Quelques heures avant cette reprise des hostilités, la Cour suprême déterminait à l’unanimité que le fait de prononcer une prière en conseil municipal contrevenait à la liberté de conscience et de religion garantie par la Charte québécoise des droits et libertés de la personne.

Même si le plus haut tribunal du pays a décidé de ne pas se prononcer sur la question des symboles religieux, son jugement a redonné un second souffle au débat sur la présence du crucifix qui trône au-dessus du siège du président de l’Assemblée nationale.

Stéphanie Vallée a laissé entendre qu’elle privilégiait le statu quo, rappelant que l’Assemblée nationale avait adopté à l’unanimité, en 2008, une motion en faveur de son maintien au Salon bleu.

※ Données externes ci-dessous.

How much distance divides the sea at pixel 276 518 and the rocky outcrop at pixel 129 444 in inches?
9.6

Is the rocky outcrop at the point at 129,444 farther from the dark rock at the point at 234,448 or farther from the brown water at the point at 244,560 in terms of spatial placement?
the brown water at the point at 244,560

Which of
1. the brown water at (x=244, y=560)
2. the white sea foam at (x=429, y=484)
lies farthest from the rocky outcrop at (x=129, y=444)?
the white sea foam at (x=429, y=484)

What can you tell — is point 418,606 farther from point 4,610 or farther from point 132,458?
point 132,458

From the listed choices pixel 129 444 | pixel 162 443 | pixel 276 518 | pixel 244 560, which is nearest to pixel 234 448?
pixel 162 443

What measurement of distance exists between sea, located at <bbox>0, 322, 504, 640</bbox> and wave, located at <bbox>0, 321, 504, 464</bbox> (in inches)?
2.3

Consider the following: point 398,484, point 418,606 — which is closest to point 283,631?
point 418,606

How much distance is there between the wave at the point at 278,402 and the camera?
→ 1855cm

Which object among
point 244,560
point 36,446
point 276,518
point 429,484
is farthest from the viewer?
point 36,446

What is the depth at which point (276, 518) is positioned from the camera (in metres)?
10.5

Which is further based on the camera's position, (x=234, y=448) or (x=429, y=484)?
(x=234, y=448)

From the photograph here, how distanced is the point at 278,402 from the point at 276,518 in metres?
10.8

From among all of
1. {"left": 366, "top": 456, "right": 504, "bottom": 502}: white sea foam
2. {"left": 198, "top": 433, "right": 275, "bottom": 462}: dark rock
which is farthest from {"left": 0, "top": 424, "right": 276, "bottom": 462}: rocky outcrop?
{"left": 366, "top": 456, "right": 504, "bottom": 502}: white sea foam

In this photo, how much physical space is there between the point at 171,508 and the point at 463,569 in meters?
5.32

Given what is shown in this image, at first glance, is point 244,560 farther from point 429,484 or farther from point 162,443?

De son côté, le PQ est ouvert à l’idée de débattre d’une possibilité de le déplacer ailleurs dans l’hôtel du Parlement, ont signalé la députée Maltais et son collègue Drainville.

Ce n’est pas une option pour la CAQ: «Oui», a répondu du tac au tac son chef, François Legault, lorsqu’on lui a demandé si le crucifix devait rester.

«Je pense que ça fait partie de notre tradition, ça fait partie de notre patrimoine», a-t-il plaidé.

«C’est pas vrai qu’on va commencer à enlever la croix sur le mont Royal, qu’on va commencer à enlever tous les signes, les ‘Saint’ dans les noms des écoles», a illustré le chef caquiste.

Pour Québec solidaire, la cause est entendue: le crucifix doit être déplacé à un autre endroit.

«Si l’on veut respecter la liberté de conscience et de religion des gens (…), je pense qu’un crucifix au-dessus de la tête du président de l’Assemblée nationale n’a pas sa place à cet endroit», a exposé la porte-parole parlementaire du parti, Françoise David.

La Cour suprême a beau n’avoir pas tranché sur la question des symboles religieux, elle formule néanmoins des opinions sur la question de la neutralité de l’État, estime l’avocat Luc Alarie, qui représentait le Mouvement laïque québécois (MLQ) dans cette cause.

Dans le jugement, le juge Clément Gascon écrit au nom de ses collègues que «si, sous le couvert d’une réalité culturelle, historique ou patrimoniale, l’État adhère à une forme d’expression religieuse, il ne respecte pas son obligation de neutralité».

Cela vient démontrer que les arguments entourant le caractère patrimonial du crucifix ne tiennent pas la route, estime Me Alarie.

«La réponse, on l’a dans le jugement de la Cour suprême, a-t-il résumé. Pour moi, ça relève des responsabilités du président de l’Assemblée nationale de respecter le caractère neutre de l’enceinte.»